Artist

Richard Devine

Genre: Electronic ,IDM ,Techno ,Breakcore
Origin: U.S.A
Listen on Coda
Richard Devine has crafted some of the most intricate and technically sophisticated works to emerge from the techno and IDM worlds. Drawing from musique concrète, industrial, electro, and hip-hop sources, his productions frequently deliver dense, immersive results, spanning the hallucinatory cinematic soundscapes heard on 2001’s Aleamapper through the breakcore-esque organized chaos that defines 2005’s Cautella. Although celebrated during the 2000s for expanding the possibilities of digital signal processing while composing and performing across multiple laptops at once, Devine devoted much of the following decade to assembling an enormous modular synthesizer rig that ultimately yielded the 2018 album Sort\Lave. Beyond his solo output, the Atlanta-based producer has built a thriving parallel vocation in sound design, supplying patches for instruments and software from Moog, Korg, and Native Instruments while contributing extensively to film scores, advertising, and product audio.

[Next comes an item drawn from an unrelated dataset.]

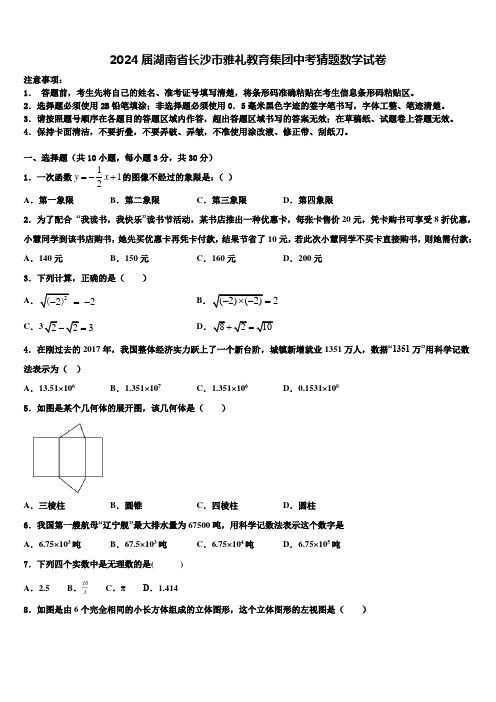 2024届湖南省长沙市雅礼教育集团中考猜题数学试卷含解析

Classically trained on piano and guitar, Devine first explored electronic music with both computers and analog synthesizers during high school. His debut, the 1995 triple 12" Sculpt, consisted entirely of hard-hitting techno tracks. The next year he issued the Polymorphic EP on Six Sixty Six Limited, a subsidiary of the influential Midwest hardcore techno label Drop Bass Network, and also appeared on a split 12" with the deep house act Wamdue Kids. His approach shifted sharply with the 1997 Richard Coleman Devine EP, an angular, distorted electro-techno release on Miami’s Schematic label. After remixing East Flatbush Project and Phoenecia, Devine gained wider recognition when his version of Aphex Twin’s “Come to Daddy” was included on the 1999 Warp 10+3 Remixes compilation; one year later, Lipswitch was jointly issued by Warp and Schematic.

He maintained ties to Schematic compilations while issuing further albums, including the 2001 musique concrète-inspired Aleamapper and the more rhythmic Asect:Dsect in 2003. His most intense recording yet, Cautella, surfaced on the short-lived but prolific Canadian imprint Sublight in 2005 and was followed by the Sigstop EP. The 2008 split Divine Edgar with Jimmy Edgar appeared on Detroit Underground, which later released the full-length Risp in 2012. After an extended period focused on sound design and modular-system development, Devine resurfaced in 2018 with Sort\Lave—his first album composed entirely on modular synthesizers—via Timesig, the label operated by fellow modular enthusiast Aaron Funk (Venetian Snares).